Ivoho prit la parole :
- Je les ai vus entrer dans le village. Ils étaient sur le qui-vive. Je n'aimerais pas les combattre.
- On observe encore un jour et on rentre faire un rapport.
Sur ces mots du Konsyli, chacun regagna son poste d'observation.

La catastrophe eut lieu le lendemain.
Zothom s'était trop approché du village. Il observait le camp des cavaliers quand il entendit le cri. Un des guetteurs du village tendait le doigt dans sa direction en hurlant. Immédiatement un autre guetteur banda son arc et tira. Zothom dégagea à toute vitesse. La flèche se planta à l'endroit qu'il venait de quitter. Deux cavaliers émergèrent sous l'arc de fleurs et de branches en hurlant. Zothom n'avait pas besoin de connaître la langue pour savoir qu'ils hurlaient sus à l'ennemi. Il courait en sachant qu'il ne pourrait pas distancer les rapides animaux. Des yeux, il cherchait la zone la plus dense du bois. Malheureusement, il savait que derrière ce bois, il y avait des champs et là il n'avait aucune chance. Bientôt, il entendit se rapprocher le piétinement des sabots derrière lui. Une flèche passa en sifflant à quelques coudées de sa tête. Une autre flèche siffla. Un galop stoppa. Zothom se retourna et fit face. Un des cavaliers tenait son cou. Un empennage en sortait, deux écorces noires, une blanche. Zothom comprit, un guerrier de l'autre groupe était dans le bois. L'autre cavalier baissa sa lance et chargea. Zothom bougea comme face à un gowaï chargeant. Il ne fut pas tout à fait assez rapide, la lance longue lui transperça le flanc, mais son épée coupa les jarrets de la monture. Le cavalier fit un roulé boulé et se releva en dégainant son épée. Une flèche noire et blanche vint se planter dans sa cuisse. Il hésita mais en cassa le bois et attaqua quand même. Zothom était tombé à terre,coincé par la lance fichée dans le sol. Voyant l'autre hésiter, il coupa la hampe. Il eut juste le temps de se mettre debout avant la première attaque. Il para sans difficulté. Les deux adversaires se firent face. Zothom dit :
- Bon cavalier mais mauvais guerrier !
L'autre lui répondit quelque chose qu'il ne comprit pas. Levant son épée longue, il attaqua. La flèche le cueillit en pleine course. Entrant par un œil, elle le bloqua dans son élan. Il fit un dernier pas et s'effondra à genoux.

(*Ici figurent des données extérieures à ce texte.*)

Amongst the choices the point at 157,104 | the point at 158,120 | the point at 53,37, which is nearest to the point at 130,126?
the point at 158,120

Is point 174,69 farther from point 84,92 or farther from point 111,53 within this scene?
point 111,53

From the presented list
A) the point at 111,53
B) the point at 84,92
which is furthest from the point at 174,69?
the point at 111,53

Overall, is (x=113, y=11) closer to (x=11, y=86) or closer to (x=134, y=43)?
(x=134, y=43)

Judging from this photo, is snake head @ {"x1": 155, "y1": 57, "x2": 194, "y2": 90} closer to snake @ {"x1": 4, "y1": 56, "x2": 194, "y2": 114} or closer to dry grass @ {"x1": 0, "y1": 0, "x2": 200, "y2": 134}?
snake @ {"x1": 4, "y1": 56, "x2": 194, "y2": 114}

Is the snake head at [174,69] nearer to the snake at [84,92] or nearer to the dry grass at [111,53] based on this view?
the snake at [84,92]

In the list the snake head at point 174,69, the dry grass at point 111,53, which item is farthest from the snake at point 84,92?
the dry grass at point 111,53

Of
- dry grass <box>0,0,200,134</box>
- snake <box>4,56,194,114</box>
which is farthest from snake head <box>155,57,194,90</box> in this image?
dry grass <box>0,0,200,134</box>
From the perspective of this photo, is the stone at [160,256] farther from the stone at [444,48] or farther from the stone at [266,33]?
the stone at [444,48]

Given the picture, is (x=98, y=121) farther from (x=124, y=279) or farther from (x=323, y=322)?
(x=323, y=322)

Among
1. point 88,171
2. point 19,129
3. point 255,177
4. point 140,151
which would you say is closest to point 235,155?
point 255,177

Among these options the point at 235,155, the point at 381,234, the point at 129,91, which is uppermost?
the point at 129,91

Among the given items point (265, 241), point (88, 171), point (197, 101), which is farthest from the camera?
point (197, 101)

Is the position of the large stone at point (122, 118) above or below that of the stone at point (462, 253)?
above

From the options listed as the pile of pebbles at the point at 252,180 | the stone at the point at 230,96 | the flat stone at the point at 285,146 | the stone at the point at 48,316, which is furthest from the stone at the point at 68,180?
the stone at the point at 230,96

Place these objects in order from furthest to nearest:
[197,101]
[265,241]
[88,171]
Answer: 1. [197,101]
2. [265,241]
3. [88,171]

- Viens, on n'a de temps à perdre ! D'autres vont arriver!
Zothom se retourna pour voir Ivoho descendre d'un arbre. Passant son bras sous celui de Zothom, ils reprirent la direction des champs. En arrivant près d'un fossé dans lequel courait un ruisseau, ils entendirent des cris et des piétinements assez loin derrière eux.
- Ils ont trouvé les corps, murmura Ivoho.
- Ils vont se mettre en chasse.
- Oui, mais la nuit va bientôt arriver. Ce ruisseau va leur faire perdre nos traces.
Ils repartirent en silence. Non loin de là, ils pouvaient voir des paysans debout s'interrogeant sur les bruits qui agitaient le bois.